| INSTRUCTIONS FOR THE TASK |
Give back exactly the lines that run from the line containing "pixel 495 285" through the end of the listing below. Leave out every other line.

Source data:
========
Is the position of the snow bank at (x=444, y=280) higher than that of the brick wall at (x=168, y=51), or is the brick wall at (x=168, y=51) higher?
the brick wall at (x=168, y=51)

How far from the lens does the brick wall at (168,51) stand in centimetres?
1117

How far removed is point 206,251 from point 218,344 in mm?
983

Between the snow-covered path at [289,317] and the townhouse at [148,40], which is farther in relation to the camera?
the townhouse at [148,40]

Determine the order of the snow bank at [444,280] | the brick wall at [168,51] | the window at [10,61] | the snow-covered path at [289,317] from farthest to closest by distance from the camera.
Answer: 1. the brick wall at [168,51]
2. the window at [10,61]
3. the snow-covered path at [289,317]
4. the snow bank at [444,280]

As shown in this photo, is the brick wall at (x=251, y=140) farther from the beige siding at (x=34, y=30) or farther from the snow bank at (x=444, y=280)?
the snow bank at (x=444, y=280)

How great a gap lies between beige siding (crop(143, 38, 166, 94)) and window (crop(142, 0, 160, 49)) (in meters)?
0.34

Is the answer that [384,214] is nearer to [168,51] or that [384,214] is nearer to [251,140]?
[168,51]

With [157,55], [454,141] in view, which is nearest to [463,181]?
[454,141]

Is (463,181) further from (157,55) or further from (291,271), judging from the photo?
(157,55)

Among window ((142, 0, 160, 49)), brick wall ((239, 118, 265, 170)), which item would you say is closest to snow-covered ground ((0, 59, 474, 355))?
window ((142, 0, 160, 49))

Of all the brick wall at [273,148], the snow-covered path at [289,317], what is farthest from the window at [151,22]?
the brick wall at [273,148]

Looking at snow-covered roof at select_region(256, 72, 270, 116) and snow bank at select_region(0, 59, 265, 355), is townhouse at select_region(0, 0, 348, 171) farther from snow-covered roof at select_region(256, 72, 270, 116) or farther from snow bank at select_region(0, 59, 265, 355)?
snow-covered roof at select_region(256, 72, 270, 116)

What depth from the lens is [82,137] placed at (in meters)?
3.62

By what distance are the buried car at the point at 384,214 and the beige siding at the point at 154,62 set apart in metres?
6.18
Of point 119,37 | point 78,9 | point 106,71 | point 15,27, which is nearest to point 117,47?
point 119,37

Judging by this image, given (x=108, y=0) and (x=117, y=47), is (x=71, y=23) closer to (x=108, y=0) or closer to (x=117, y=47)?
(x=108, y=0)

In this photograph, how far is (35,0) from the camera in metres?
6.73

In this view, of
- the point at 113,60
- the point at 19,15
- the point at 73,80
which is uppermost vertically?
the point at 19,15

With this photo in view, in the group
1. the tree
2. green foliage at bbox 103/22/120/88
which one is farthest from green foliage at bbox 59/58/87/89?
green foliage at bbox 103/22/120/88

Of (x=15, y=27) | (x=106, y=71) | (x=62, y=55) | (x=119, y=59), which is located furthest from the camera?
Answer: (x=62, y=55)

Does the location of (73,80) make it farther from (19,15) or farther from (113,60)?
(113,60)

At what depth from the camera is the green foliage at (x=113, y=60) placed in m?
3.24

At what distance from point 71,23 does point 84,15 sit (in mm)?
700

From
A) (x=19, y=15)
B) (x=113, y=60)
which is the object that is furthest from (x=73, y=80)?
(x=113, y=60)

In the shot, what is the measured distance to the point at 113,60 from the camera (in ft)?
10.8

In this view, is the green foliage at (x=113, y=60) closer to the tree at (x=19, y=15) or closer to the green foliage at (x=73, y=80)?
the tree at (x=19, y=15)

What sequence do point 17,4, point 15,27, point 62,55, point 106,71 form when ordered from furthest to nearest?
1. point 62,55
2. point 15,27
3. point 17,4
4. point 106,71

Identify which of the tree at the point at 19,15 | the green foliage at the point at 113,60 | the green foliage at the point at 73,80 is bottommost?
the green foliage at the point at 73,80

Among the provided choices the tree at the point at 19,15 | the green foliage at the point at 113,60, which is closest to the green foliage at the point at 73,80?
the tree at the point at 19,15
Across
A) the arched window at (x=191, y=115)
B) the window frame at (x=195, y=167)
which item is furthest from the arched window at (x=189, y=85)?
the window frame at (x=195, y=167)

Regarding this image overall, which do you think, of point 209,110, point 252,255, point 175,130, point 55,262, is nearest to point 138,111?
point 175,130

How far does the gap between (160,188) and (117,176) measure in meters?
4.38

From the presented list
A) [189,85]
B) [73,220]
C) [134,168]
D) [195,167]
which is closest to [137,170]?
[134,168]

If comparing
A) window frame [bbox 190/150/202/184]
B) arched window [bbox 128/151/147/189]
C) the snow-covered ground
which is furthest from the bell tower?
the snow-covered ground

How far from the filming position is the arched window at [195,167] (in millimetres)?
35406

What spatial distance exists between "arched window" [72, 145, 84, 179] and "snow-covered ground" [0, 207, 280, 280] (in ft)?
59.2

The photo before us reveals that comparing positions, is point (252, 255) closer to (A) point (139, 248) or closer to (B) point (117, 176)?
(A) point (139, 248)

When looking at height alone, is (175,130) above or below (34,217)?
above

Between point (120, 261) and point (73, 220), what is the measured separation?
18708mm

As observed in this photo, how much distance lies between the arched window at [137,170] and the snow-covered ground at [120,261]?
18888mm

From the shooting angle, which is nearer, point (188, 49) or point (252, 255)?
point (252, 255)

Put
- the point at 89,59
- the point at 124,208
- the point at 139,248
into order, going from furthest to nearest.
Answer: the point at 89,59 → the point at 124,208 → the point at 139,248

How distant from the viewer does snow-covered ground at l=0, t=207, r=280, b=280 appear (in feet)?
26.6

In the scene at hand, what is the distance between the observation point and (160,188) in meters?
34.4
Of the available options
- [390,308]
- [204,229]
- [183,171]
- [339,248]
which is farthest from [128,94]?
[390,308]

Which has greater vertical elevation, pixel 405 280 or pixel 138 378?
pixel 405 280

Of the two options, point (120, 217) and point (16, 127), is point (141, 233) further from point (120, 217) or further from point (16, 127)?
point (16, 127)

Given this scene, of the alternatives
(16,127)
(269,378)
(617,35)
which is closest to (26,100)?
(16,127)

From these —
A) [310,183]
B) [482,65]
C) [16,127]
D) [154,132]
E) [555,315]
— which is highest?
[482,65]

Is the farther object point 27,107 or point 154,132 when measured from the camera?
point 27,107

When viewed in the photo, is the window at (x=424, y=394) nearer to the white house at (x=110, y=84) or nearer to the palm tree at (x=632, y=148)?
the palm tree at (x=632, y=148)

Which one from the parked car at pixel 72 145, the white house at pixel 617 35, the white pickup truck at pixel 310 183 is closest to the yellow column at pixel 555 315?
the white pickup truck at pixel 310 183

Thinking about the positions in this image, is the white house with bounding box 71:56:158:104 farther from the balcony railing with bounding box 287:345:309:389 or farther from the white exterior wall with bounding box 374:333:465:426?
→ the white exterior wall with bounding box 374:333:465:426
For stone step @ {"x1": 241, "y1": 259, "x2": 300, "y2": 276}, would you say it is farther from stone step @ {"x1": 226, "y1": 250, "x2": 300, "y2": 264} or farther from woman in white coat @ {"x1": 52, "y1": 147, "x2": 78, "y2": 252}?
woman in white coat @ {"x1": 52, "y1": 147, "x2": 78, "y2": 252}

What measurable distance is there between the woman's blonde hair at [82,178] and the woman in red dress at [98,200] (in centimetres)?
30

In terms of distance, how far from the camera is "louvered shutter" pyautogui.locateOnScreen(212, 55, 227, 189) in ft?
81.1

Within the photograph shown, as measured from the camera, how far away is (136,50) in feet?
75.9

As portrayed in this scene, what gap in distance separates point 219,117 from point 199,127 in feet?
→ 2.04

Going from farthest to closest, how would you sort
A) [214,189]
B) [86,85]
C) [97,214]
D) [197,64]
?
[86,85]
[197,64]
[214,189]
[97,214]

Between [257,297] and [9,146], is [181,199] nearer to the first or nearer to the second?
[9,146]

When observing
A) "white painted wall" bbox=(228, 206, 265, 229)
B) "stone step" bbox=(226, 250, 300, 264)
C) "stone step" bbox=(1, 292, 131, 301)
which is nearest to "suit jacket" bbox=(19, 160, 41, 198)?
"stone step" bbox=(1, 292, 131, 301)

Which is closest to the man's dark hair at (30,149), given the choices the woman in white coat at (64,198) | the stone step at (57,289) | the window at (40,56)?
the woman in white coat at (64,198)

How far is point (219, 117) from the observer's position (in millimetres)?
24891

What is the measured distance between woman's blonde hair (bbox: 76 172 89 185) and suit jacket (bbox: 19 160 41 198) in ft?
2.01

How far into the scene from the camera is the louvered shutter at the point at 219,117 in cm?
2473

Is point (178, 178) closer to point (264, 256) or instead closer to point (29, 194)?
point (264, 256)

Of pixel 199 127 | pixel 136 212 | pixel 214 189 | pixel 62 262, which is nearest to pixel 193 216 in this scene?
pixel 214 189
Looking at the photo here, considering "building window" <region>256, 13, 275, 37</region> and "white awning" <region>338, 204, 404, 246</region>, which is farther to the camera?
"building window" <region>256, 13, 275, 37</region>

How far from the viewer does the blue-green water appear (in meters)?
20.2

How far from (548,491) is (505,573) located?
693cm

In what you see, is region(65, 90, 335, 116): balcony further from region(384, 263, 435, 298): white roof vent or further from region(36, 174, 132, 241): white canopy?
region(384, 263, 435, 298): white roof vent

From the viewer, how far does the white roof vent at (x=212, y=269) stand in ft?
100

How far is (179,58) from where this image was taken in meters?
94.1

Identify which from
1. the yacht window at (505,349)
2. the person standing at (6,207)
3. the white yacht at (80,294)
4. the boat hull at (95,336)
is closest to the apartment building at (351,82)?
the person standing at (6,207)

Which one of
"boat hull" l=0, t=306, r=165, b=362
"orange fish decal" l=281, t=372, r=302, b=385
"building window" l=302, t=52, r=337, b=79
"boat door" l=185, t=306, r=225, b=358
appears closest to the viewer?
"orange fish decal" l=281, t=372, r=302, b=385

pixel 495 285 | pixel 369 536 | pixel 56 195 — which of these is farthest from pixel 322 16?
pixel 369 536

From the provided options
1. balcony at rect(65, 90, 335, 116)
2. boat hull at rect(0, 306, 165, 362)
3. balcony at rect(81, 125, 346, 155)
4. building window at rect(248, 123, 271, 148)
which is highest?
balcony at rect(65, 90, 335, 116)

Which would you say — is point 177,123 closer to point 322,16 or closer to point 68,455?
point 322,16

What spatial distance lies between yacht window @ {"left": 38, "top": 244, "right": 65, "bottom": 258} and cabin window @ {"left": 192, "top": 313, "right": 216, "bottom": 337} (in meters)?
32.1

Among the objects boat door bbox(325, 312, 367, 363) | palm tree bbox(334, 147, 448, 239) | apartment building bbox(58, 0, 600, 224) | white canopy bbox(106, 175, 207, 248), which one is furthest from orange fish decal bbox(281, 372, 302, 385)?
========
| COMPLETED TASK |
pixel 495 285 | pixel 369 536 | pixel 56 195 — which of these is farthest from pixel 322 16?
pixel 369 536

From the provided options
1. balcony at rect(65, 90, 335, 116)
2. boat hull at rect(0, 306, 165, 362)
3. balcony at rect(81, 125, 346, 155)
4. building window at rect(248, 123, 271, 148)
which is highest?
balcony at rect(65, 90, 335, 116)

Which would you say — is point 177,123 closer to point 322,16 or closer to point 68,455?
point 322,16

What spatial distance lies between yacht window @ {"left": 38, "top": 244, "right": 65, "bottom": 258} and cabin window @ {"left": 192, "top": 313, "right": 216, "bottom": 337} (in meters)?
32.1

Among the objects boat door bbox(325, 312, 367, 363) | palm tree bbox(334, 147, 448, 239) | apartment building bbox(58, 0, 600, 224) | white canopy bbox(106, 175, 207, 248), which one is furthest from orange fish decal bbox(281, 372, 302, 385)?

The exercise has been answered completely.